--- Your task ---
Answer these questions using the forum thread below.
1. What did Crimea_River do before being able to get back on the site?
2. According to GrauGeist, what kind of problem made the gateway unavailable?
3. What did Crimea_River's scan of the machine reveal?

--- Reading passage ---
# Problem - CloudFlare???



## Crimea_River (May 29, 2014)

Was on the site today, went to go to another page when this popped up. Several attempts to re-enter did not work. I rebooted then was able to get back on. Is this my machine or something with the forum?


----------



## vikingBerserker (May 29, 2014)

That is one I have never seen.


----------



## Njaco (May 29, 2014)

New one here......?


----------



## Capt. Vick (May 29, 2014)

NSA tracking Jan?


----------



## vikingBerserker (May 29, 2014)




----------



## N4521U (May 29, 2014)

Sounds like Home Security is on to you!


----------



## Crimea_River (May 29, 2014)

Yeah. Ba$tards are coming across the border now. Gonna run a scan of machine tonight.


----------



## GrauGeist (May 30, 2014)

Cloudflare is a service provider to site owners that offers utilities in the way of filtering and visitor speed enhancement. Some of the features are bot and spammer traffic reduction, protection from attacks, ad content optimization and filtering and so on.

When you logon to WW2Aircraft, you pass through their system before actually landing on the server here.

The error message means that their gateway was unavailable because of a DNS lookup problem caused by anything from a misentered IP address (the server is tossing out an errant proxy) on the server's list to a lagging router/hub on the internet somewhere. 

None of which is your fault and is not harmful to your computer, just annoying when it happens.


----------



## Crimea_River (May 30, 2014)

Ah, thanks! First time I saw it and the scan revealed nothing unusual.


----------



## Marcel (May 30, 2014)

It's not just a matter of not enough bacon?


----------



## GrauGeist (May 30, 2014)

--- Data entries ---

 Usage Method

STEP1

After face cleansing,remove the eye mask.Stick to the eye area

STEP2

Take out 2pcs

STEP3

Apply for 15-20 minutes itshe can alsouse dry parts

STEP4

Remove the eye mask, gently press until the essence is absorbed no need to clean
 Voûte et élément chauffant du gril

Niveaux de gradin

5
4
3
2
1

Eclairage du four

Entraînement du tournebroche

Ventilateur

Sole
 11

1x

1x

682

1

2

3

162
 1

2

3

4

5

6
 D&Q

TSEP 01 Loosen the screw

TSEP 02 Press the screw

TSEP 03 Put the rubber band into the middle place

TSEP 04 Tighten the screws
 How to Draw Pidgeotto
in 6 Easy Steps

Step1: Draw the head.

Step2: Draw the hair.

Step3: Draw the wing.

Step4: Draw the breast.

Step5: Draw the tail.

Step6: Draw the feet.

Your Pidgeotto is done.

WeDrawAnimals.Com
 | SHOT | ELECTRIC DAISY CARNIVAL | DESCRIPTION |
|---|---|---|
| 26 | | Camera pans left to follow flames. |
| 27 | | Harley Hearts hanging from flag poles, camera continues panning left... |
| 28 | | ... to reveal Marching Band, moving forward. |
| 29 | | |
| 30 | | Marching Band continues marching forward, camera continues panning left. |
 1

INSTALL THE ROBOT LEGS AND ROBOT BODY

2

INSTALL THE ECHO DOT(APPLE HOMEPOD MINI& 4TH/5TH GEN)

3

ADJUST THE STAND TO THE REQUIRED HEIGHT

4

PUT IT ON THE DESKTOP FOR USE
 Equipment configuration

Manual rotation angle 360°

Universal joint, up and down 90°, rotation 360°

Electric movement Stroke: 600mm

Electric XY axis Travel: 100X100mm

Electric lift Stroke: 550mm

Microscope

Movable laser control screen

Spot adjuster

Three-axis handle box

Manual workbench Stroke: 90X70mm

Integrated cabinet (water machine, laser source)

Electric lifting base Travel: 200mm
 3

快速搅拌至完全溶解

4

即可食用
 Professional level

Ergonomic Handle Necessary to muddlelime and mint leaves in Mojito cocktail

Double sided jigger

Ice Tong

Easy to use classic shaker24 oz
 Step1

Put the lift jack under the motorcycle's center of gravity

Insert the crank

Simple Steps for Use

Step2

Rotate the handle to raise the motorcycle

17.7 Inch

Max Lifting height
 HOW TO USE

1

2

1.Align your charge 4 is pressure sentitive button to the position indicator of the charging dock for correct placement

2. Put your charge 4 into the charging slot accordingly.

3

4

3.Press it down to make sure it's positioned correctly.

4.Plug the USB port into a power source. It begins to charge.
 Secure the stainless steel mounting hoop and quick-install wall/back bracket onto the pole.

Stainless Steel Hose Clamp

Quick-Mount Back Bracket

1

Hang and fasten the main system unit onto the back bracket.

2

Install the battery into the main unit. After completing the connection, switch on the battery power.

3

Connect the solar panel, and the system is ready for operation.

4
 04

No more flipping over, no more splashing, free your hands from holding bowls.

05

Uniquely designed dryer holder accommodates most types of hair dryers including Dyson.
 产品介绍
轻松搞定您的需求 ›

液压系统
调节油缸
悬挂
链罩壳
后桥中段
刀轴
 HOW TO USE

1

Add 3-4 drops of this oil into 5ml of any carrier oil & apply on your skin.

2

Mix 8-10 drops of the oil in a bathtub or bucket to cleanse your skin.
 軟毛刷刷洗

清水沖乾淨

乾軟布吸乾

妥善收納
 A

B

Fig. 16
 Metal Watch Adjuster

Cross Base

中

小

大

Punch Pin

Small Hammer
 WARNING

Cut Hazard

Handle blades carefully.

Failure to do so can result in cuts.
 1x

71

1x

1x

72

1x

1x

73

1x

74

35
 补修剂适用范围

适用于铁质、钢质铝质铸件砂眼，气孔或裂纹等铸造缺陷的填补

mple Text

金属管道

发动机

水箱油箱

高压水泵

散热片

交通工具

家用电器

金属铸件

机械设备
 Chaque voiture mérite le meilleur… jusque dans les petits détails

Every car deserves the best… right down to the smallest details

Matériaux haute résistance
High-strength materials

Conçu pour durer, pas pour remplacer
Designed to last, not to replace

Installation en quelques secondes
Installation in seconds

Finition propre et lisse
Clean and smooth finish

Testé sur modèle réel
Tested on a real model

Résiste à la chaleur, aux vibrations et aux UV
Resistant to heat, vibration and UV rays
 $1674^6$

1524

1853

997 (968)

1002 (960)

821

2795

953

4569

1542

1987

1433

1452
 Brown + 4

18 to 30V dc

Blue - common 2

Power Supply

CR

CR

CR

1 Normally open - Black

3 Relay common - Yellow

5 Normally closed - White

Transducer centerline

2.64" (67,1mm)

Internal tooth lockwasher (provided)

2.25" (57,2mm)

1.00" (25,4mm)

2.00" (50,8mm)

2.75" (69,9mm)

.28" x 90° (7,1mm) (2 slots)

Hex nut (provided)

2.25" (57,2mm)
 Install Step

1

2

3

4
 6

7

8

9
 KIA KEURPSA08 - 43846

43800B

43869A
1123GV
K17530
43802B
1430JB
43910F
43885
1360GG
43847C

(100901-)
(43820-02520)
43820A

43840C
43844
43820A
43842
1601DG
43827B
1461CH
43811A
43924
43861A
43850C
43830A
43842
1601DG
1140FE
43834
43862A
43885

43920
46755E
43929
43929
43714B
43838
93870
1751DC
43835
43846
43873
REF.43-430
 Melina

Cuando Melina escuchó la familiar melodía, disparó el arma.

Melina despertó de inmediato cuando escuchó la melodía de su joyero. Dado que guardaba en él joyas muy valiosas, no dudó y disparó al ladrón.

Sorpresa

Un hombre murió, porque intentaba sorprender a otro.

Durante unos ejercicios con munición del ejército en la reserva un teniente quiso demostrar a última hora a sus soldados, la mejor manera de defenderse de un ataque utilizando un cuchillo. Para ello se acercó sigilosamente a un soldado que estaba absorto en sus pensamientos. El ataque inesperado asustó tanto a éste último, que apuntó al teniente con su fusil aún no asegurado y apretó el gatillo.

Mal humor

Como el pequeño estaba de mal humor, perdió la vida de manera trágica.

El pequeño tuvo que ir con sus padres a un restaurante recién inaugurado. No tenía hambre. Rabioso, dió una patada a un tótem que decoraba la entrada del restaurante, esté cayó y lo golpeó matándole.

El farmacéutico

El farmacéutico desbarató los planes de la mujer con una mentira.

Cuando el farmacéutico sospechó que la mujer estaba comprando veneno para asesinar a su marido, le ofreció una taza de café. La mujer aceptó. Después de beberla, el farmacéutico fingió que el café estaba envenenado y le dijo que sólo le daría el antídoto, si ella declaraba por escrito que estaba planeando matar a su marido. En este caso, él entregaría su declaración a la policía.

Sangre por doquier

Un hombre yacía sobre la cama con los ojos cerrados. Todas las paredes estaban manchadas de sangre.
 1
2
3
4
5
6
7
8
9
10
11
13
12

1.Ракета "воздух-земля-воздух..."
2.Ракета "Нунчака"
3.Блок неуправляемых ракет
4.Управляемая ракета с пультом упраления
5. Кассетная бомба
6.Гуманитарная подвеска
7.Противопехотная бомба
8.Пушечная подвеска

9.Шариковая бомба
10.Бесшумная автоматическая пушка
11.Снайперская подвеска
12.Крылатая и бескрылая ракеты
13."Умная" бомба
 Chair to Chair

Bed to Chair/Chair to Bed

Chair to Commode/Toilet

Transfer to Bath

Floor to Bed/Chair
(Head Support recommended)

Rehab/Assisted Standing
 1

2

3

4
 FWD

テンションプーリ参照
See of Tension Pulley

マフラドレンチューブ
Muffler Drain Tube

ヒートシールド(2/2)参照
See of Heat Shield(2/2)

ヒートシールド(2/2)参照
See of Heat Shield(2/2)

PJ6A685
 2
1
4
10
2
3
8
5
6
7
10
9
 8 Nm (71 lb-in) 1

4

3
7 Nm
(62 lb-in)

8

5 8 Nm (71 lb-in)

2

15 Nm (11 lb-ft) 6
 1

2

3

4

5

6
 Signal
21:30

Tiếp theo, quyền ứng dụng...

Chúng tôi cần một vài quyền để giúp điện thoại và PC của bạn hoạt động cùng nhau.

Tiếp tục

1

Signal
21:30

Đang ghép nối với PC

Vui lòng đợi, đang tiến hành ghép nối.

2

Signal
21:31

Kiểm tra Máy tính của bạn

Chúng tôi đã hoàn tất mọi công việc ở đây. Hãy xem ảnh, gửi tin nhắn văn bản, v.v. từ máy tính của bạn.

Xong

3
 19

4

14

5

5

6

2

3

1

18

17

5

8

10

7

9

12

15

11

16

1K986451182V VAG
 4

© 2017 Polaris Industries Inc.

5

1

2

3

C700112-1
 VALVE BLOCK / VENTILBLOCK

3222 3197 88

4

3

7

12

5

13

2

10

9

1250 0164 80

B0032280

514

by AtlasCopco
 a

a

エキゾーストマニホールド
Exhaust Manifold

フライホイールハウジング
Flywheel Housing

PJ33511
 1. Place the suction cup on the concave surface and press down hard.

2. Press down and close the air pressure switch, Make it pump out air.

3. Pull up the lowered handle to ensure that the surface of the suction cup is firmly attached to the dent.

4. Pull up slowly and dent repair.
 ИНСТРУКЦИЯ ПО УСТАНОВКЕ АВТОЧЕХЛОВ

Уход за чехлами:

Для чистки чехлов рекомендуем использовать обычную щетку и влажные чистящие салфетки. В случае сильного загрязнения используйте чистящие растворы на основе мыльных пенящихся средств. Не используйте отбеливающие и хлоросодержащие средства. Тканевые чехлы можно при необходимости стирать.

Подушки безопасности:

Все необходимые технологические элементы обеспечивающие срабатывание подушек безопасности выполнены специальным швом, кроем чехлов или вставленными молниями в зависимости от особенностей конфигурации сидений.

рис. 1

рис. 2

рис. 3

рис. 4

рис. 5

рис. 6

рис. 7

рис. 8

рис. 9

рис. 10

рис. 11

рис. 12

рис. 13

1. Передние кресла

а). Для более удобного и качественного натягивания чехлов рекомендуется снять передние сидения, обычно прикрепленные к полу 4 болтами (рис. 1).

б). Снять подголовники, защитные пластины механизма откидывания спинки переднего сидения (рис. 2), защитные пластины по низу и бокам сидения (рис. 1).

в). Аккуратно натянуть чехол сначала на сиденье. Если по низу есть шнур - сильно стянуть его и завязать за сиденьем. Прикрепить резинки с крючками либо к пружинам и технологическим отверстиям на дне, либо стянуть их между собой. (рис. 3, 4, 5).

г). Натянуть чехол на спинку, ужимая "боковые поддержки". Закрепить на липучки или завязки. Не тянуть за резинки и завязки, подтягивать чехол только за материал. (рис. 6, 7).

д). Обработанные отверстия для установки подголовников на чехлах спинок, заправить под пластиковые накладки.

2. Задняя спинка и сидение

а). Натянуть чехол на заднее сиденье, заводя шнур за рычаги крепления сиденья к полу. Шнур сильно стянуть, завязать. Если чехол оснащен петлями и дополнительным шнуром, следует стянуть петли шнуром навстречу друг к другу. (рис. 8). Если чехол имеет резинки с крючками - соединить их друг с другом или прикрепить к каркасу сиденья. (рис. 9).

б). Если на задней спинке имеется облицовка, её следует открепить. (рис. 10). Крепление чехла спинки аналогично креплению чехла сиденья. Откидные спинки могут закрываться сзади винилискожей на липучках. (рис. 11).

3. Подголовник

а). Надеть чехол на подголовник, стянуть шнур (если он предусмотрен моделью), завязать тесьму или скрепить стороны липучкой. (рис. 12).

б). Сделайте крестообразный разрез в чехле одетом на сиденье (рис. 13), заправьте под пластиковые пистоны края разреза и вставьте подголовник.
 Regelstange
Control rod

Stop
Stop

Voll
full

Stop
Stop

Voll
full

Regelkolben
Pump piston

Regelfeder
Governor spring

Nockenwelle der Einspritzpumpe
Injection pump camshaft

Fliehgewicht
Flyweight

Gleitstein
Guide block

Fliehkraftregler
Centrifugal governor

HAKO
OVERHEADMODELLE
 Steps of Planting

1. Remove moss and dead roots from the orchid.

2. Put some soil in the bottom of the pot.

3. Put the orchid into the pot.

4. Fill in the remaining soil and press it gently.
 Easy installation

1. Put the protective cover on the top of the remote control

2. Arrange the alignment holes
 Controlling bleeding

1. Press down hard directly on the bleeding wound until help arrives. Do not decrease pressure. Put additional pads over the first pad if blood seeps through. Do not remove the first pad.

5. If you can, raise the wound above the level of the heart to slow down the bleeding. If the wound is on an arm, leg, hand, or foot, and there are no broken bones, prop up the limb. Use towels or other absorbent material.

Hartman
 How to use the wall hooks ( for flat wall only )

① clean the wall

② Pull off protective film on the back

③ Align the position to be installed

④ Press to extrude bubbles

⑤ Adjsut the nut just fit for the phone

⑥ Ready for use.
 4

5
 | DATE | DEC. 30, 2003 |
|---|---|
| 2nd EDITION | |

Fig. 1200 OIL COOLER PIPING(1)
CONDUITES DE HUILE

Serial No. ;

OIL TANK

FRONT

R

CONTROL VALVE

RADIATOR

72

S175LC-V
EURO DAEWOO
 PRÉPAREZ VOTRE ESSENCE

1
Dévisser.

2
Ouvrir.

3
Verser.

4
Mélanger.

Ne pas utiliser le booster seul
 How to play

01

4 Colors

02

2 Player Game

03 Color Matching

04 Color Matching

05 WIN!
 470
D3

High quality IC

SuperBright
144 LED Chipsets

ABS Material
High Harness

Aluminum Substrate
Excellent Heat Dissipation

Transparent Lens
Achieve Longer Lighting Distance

--- Problem solution ---
1. Rebooted.
2. A DNS lookup problem.
3. Nothing unusual.